The Thai community in New Zealand is celebrating the safe rescue of 12 boys and their football coach after they were stuck in a Thai cave for 18 days.
President of the NZ Thai Society, Songvut Manoonpong, said the community were all very glad the group had been safely rescued.
"A lot of Thai people, even in New Zealand, were talking about this and there was a lot of help offered from around the world," he said.
"We are all really relieved and happy that they all came out. Now they are all celebrities, along with the rescue team."
Manoonpong said he was very impressed by the efforts of the rescuers.
"It was not easy. I checked the plan of the cave and it was not an easy task and was really risky."
He said the Auckland Thai community would be holding a celebration of the happy ending tomorrow.
"We will be gathering together to have chanting and prays for all of them. We will even be praying for the one person who lost their life from the Navy Seals."
He expected about 30-40 people to attend the celebration at Watyarnprateep Buddhist Temple in Kelston, which would begin at 10am.
He said the Thai community had also prayed for the group throughout the weeks they were stuck inside the cave.
"They are very lucky that they could survive and were strong. It is a very happy ending and everyone is pleased that they are all safe."
Manoonpong said the Thai community were very thankful for all the support and help that was sent from around the world.
The extraordinary effort to rescue the boys ended in success last night when the last of the trapped group emerged from the cave.
Rescuers spent about eight hours in the cave complex guiding the boys to safety on the third day of operations.
The last group was underground for 18 days after the rescue attempts began two days earlier.
The group was discovered in the flooded cave on July 2, 10 days after they went missing.
They were trapped in the Tham Luan Nang Non cave that became flooded by monsoon rains while they were exploring it after a football practice on June 23.

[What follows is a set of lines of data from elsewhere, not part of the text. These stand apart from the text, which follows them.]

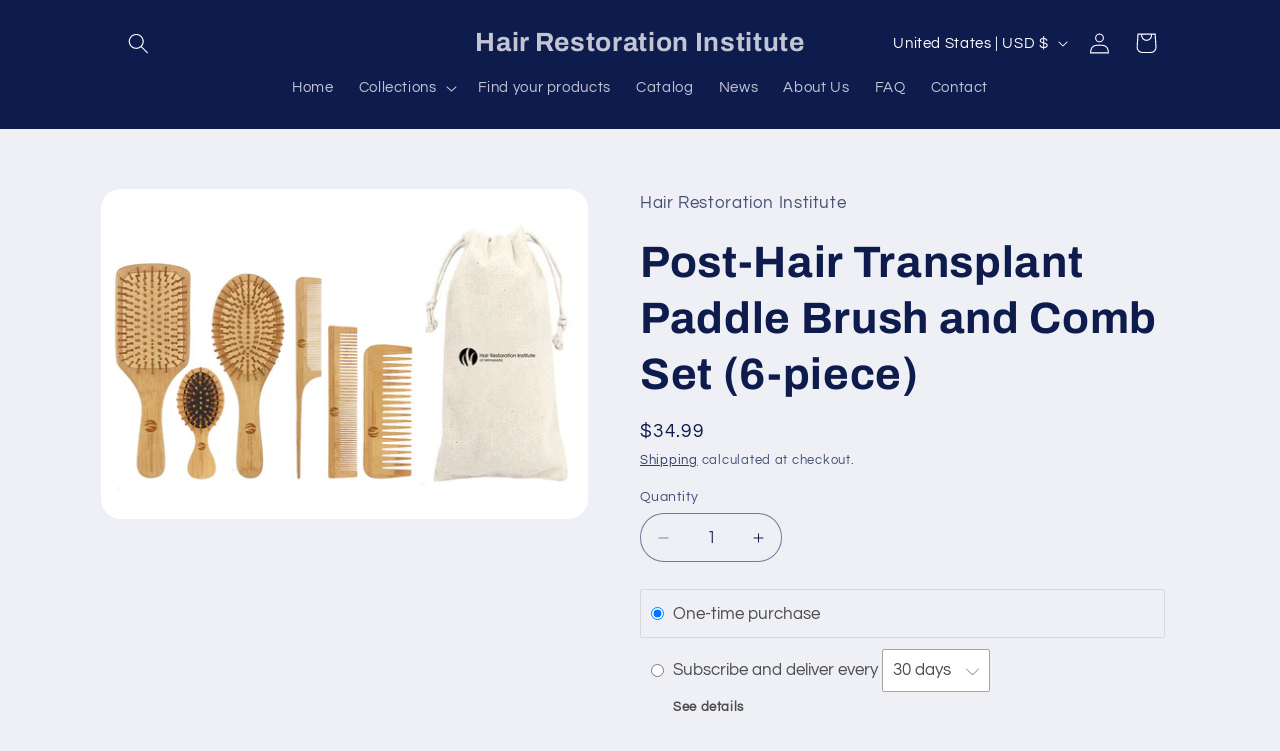

--- FILE ---
content_type: application/x-javascript
request_url: https://app.sealsubscriptions.com/shopify/public/status/shop/hri-of-mn.myshopify.com.js?1769210176
body_size: -292
content:
var sealsubscriptions_settings_updated='1766424129';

Because of the risk of infection, the boys - aged 12 to 16 - and their 25-year-old coach will now be isolated in hospital for about a week.
Some of the boys possibly have lung infections but all have been reported to be "healthy and smiling".
Family members are currently only allowed access to the children through a glass isolation barrier, but if medical tests show no dangers they may be allowed access in a couple of days.